Dog Scarface (Blog 133)
- deftonesaresuper
- May 11, 2019
- 3 min read

Which of my dogs sounds scarier: A German shepherd or a beagle? You’d think the former, right? If so, you’d be wrong. I’ll explain why. For many months now I have played with my mini dog (on and off I mean) and it seems recently he has got a bit bored with me and my games and upped his intensity a notch or two. He used to bite me playfully, but last week he dived straight into my face, causing a wound about 3 mm long. ‘Ow wow’. Yeah, but it was a good 2 mm deep, which is pretty impressive coming from what is known as a ‘toy pet’, according to google. I hoped that would be a one off, but no, a few days ago, he bit right into my arm causing a very similar wound. That wouldn’t be TOO much of a problem, but the thing chewed right through my mole. You don’t want to scar a mole. As I type this up, it’s not looking good, it’s gone black, turned into a weird shape and basically, it looks manky. Even though (I hope) it’s not cancerous, it actually appears like it is. Could I use my laceration for sympathy? Could I get a free pizza or two? Come on. I’m dying. :’( Maybe I could get people to run a marathon for me which isn’t as useful, but it would give me a power trip. :P
More strangely, it also looks like I’m going through the very, very early stages of the black death. Unfortunately I’m sure that will get me less empathy. Not only does plague look a lot worse than cancer, it’s also infectious. But once again… let’s look on the bright side: If someone ever tried to mug me, all I’d have to do is wave my apparently diseased arm in the robber’s faces and they’d run away in a second. Maybe I could chase after THEM. If I was feeling baddass, I could also do some impressive Bruce Lee style stances. Hopefully they would be caught on CCTV. If asked to explain my actions to the police at a later time, I wouldn’t mention my mole. I’d just say I was feeling swag. Despite the obvious advantages of my situation, I’m still going to make my dog tone things down in the future, though. I don’t want half of my face to be hanging off in a year’s time. Nor do I want to lose a limb.

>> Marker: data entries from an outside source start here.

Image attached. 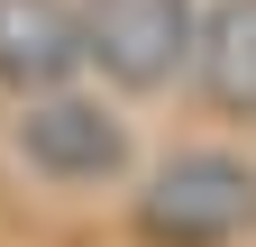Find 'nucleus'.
<instances>
[{
    "mask_svg": "<svg viewBox=\"0 0 256 247\" xmlns=\"http://www.w3.org/2000/svg\"><path fill=\"white\" fill-rule=\"evenodd\" d=\"M138 220L165 247H220L256 220V165L220 156V146H192V156L156 165V183L138 192Z\"/></svg>",
    "mask_w": 256,
    "mask_h": 247,
    "instance_id": "f257e3e1",
    "label": "nucleus"
},
{
    "mask_svg": "<svg viewBox=\"0 0 256 247\" xmlns=\"http://www.w3.org/2000/svg\"><path fill=\"white\" fill-rule=\"evenodd\" d=\"M192 46H202V10L192 0H82V64H101L119 92H165Z\"/></svg>",
    "mask_w": 256,
    "mask_h": 247,
    "instance_id": "f03ea898",
    "label": "nucleus"
},
{
    "mask_svg": "<svg viewBox=\"0 0 256 247\" xmlns=\"http://www.w3.org/2000/svg\"><path fill=\"white\" fill-rule=\"evenodd\" d=\"M18 156L46 183H110L128 165V128L92 101V92H46L18 110Z\"/></svg>",
    "mask_w": 256,
    "mask_h": 247,
    "instance_id": "7ed1b4c3",
    "label": "nucleus"
},
{
    "mask_svg": "<svg viewBox=\"0 0 256 247\" xmlns=\"http://www.w3.org/2000/svg\"><path fill=\"white\" fill-rule=\"evenodd\" d=\"M82 74V10L74 0H0V82L46 101Z\"/></svg>",
    "mask_w": 256,
    "mask_h": 247,
    "instance_id": "20e7f679",
    "label": "nucleus"
},
{
    "mask_svg": "<svg viewBox=\"0 0 256 247\" xmlns=\"http://www.w3.org/2000/svg\"><path fill=\"white\" fill-rule=\"evenodd\" d=\"M192 82L220 119H256V0H210L202 10Z\"/></svg>",
    "mask_w": 256,
    "mask_h": 247,
    "instance_id": "39448f33",
    "label": "nucleus"
}]
</instances>
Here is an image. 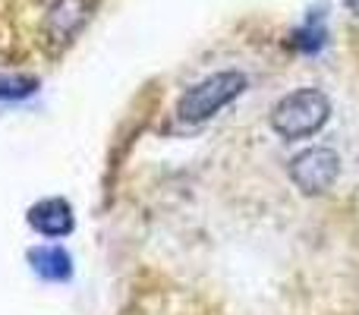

Even more recently, I bought a used (well previously owned at least) CD from a charity shop, again. Interestingly it was an album by the band Holy F**k. Who gave such a titled album away?? Picture a sweet old lady looking for an affordable gift for her grandchild. Then she sees THAT. Imagine the look of horror on her face. Even worse, imagine if her eyesight wasn’t so good and she purchased the CD as she thought it was as good as any other. (Or maybe she thought it said ‘Holy Fun’). What happens when the birthday boy or whatever opens his gift? ‘Oh no, grandma’s had a breakdown!’ Not funny, is it? I thought is was bad enough when someone donated the scary looking ‘Reign in Blood’ release by Slayer. Anywho, that’s it from me for now, I kind of want to get on with my Eurovision superblog. I won’t give any spoilers, but my entry will also give fascinating insights into pigeon behaviour! Bye!